**REQUIREMENT**: Each line of the material must be reproduced exactly; pictures stay out.

DATA SEGMENT Block Start

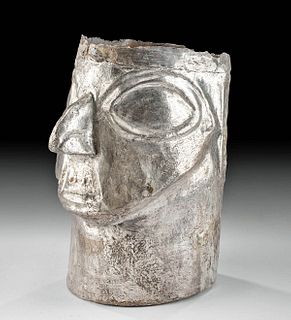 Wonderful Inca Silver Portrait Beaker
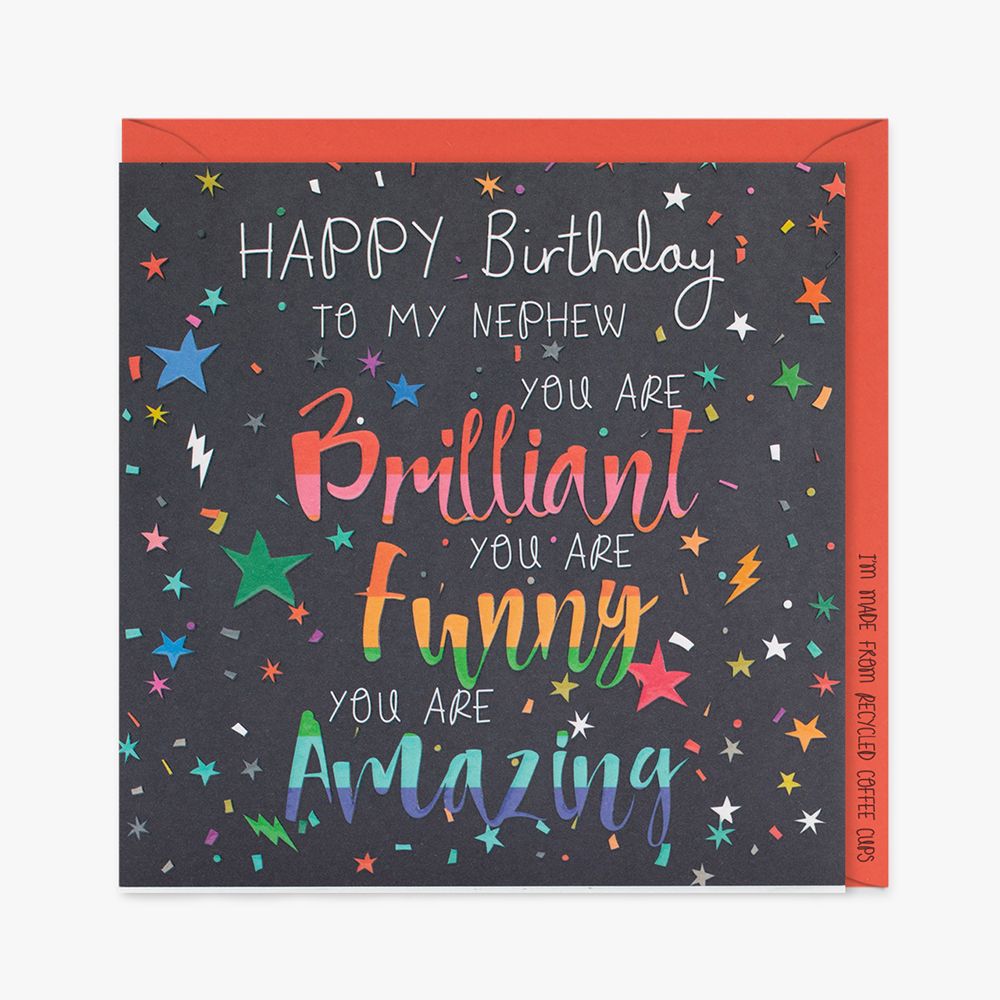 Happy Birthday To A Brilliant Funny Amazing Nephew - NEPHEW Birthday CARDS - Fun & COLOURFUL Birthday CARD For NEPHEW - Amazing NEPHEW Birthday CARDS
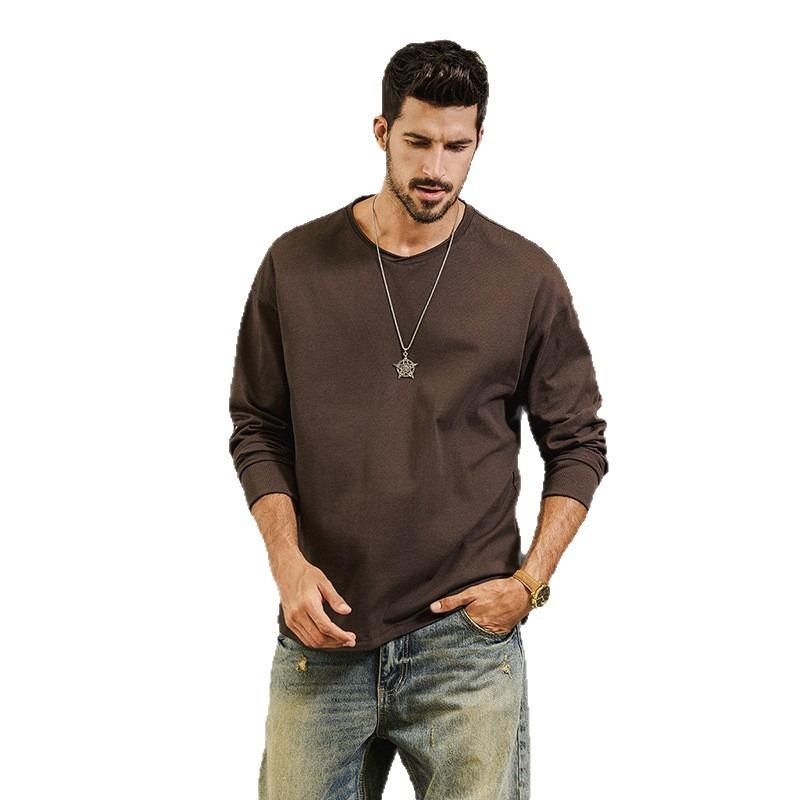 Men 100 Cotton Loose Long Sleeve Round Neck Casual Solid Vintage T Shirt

DATA SEGMENT Block End

**TASK RESULT**:
 Wonderful Inca Silver Portrait Beaker
 Happy Birthday To A Brilliant Funny Amazing Nephew - NEPHEW Birthday CARDS - Fun & COLOURFUL Birthday CARD For NEPHEW - Amazing NEPHEW Birthday CARDS
 Men 100 Cotton Loose Long Sleeve Round Neck Casual Solid Vintage T Shirt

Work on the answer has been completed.